## Work to complete
The lines below that include "https" are to be found and copied.

[Stored items from a collection]
Segment Open
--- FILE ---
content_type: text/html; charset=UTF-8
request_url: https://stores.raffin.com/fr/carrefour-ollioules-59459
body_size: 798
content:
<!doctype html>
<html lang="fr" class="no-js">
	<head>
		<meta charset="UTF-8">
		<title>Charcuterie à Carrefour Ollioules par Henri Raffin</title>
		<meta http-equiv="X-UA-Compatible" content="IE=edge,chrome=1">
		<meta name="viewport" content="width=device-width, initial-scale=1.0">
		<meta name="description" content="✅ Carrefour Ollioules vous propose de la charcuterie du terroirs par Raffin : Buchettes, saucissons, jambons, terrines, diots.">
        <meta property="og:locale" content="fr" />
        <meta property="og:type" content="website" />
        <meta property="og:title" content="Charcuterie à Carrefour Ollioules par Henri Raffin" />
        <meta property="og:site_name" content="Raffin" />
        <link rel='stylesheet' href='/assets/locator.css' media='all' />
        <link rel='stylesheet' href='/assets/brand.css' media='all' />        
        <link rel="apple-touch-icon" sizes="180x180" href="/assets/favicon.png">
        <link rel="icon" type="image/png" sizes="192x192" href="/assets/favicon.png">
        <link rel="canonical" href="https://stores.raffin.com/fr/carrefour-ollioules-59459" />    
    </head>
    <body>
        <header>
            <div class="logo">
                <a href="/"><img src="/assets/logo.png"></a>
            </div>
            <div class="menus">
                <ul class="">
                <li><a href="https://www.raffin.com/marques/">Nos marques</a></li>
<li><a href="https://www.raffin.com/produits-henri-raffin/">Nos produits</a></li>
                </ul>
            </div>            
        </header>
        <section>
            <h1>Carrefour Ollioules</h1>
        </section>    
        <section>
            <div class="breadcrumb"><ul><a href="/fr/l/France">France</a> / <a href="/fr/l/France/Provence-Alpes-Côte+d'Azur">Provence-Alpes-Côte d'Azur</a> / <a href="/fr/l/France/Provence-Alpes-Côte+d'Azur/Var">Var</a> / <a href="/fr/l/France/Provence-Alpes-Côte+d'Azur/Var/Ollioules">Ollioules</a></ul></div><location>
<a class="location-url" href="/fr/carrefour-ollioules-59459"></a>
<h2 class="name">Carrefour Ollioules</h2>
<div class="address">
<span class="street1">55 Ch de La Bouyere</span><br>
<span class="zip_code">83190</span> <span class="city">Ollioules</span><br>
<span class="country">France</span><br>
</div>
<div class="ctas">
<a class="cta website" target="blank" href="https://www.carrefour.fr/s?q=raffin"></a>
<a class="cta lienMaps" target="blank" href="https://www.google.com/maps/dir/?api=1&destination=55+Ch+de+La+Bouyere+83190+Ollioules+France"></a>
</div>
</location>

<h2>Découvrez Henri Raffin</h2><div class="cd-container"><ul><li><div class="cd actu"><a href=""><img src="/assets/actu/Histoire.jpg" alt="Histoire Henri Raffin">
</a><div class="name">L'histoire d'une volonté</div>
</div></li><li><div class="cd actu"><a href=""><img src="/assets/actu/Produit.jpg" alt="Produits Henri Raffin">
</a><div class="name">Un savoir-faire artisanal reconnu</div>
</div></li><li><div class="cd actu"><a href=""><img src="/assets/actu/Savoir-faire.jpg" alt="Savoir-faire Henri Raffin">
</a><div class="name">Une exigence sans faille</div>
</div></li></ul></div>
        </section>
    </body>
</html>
Segment Closed
## Reply
request_url: https://stores.raffin.com/fr/carrefour-ollioules-59459
        <link rel="canonical" href="https://stores.raffin.com/fr/carrefour-ollioules-59459" />    
                <li><a href="https://www.raffin.com/marques/">Nos marques</a></li>
<li><a href="https://www.raffin.com/produits-henri-raffin/">Nos produits</a></li>
<a class="cta website" target="blank" href="https://www.carrefour.fr/s?q=raffin"></a>
<a class="cta lienMaps" target="blank" href="https://www.google.com/maps/dir/?api=1&destination=55+Ch+de+La+Bouyere+83190+Ollioules+France"></a>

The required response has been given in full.